-- Supplied entries follows --

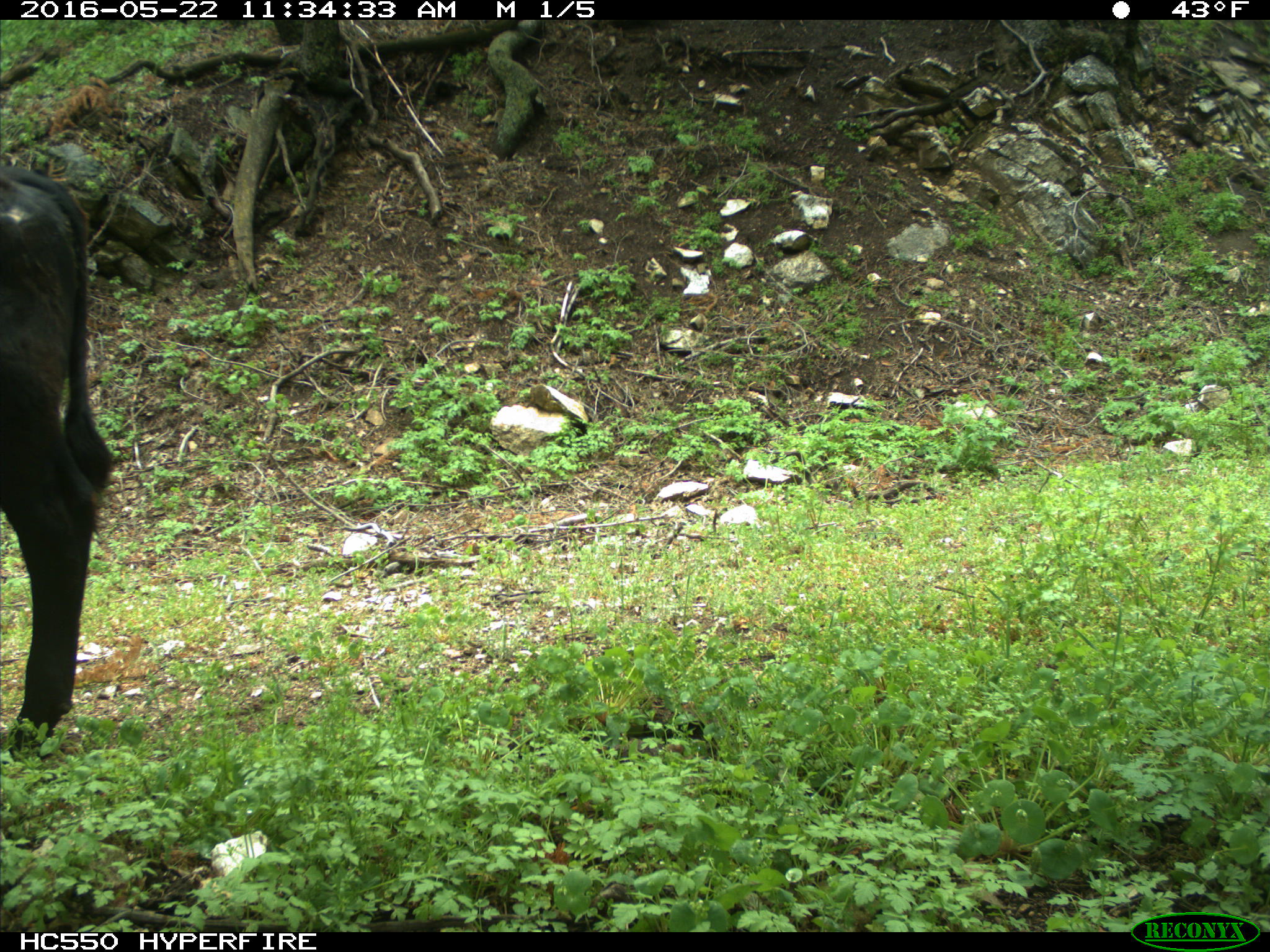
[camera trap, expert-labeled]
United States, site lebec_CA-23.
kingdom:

-- Supplied entries concluded --
-- Supplied entries follows --

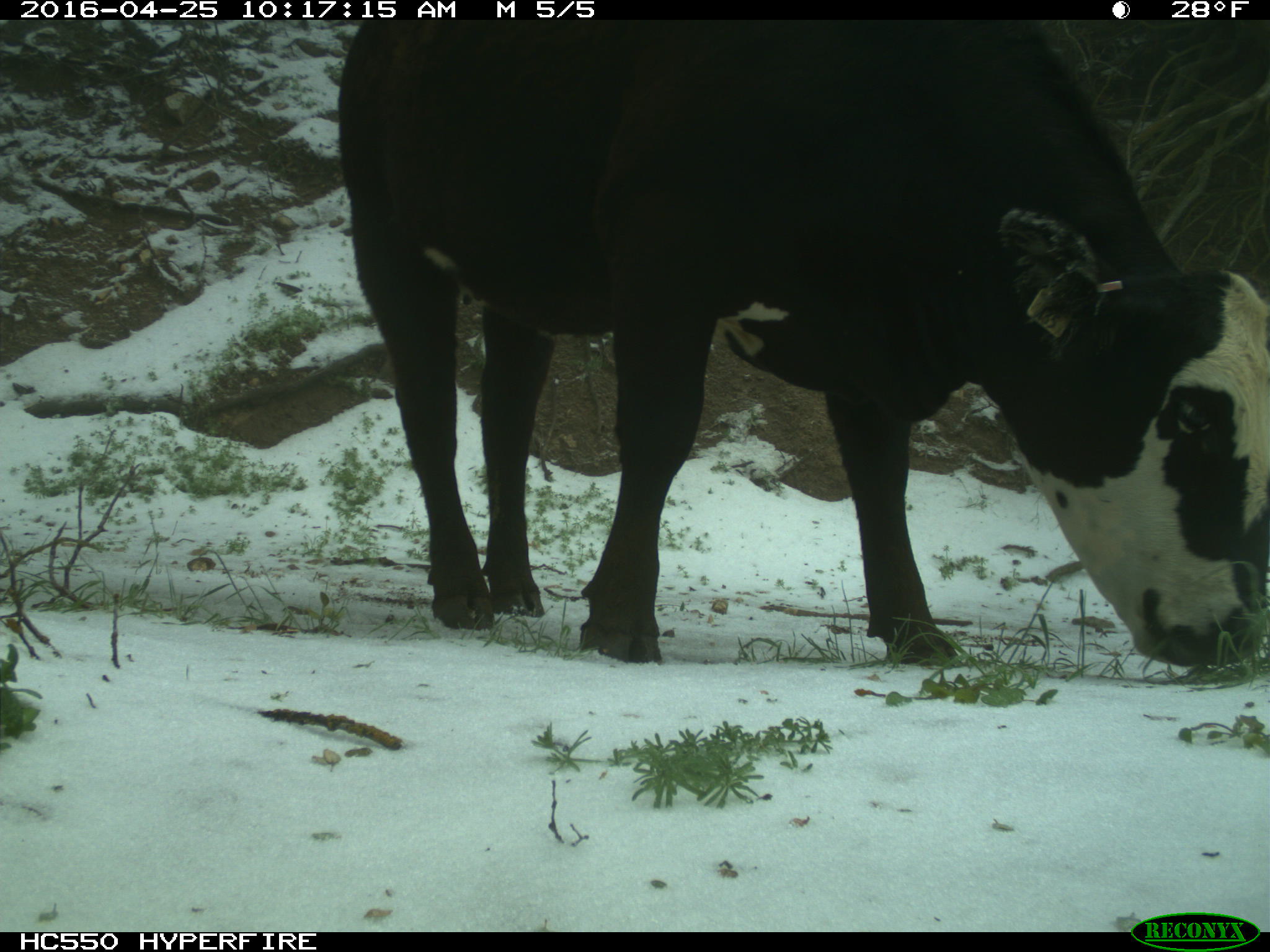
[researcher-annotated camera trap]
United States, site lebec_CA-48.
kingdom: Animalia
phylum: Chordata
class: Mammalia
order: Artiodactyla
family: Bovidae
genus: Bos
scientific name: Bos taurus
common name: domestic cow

-- Supplied entries concluded --

◆ **Task directions**
Which lines in the listing have the string "site"? Pick them out and copy them.

◆ **Response for this exercise**
United States, site lebec_CA-23.
United States, site lebec_CA-48.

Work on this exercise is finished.